- _WORK REQUIRED_
Using the entries that follow, transcribe only the lines from the line with "is 1% talent" to the line with "Never Underestimate Old", both included, exactly as they stand and without pictures.

- _PROVIDED RECORDS_
──────────────────────────────

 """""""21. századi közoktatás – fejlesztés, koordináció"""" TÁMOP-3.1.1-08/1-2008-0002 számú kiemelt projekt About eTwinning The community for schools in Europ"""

──────────────────────────────

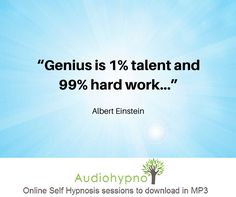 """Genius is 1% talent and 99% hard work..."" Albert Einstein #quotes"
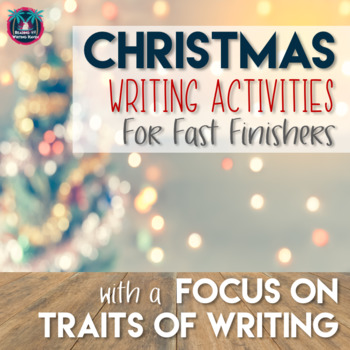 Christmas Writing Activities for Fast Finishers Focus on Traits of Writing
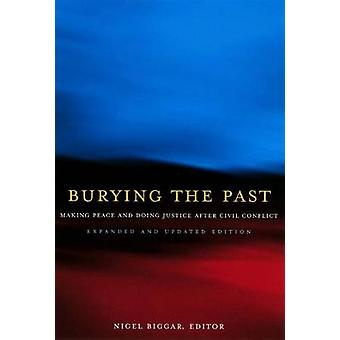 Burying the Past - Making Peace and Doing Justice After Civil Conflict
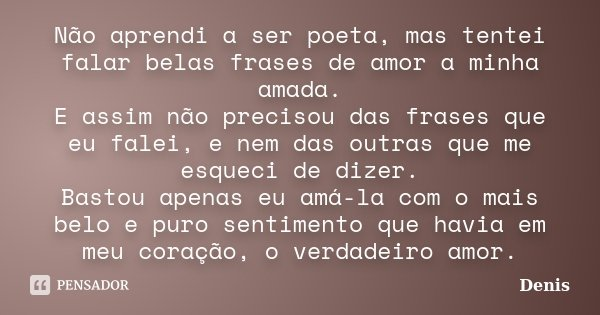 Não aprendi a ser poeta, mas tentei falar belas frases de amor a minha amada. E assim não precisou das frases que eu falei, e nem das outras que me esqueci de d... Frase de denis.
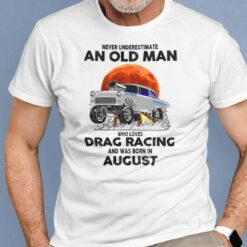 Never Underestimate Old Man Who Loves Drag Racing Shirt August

──────────────────────────────

- _TASK SOLUTION_
 """Genius is 1% talent and 99% hard work..."" Albert Einstein #quotes"
 Christmas Writing Activities for Fast Finishers Focus on Traits of Writing
 Burying the Past - Making Peace and Doing Justice After Civil Conflict
 Não aprendi a ser poeta, mas tentei falar belas frases de amor a minha amada. E assim não precisou das frases que eu falei, e nem das outras que me esqueci de d... Frase de denis.
 Never Underestimate Old Man Who Loves Drag Racing Shirt August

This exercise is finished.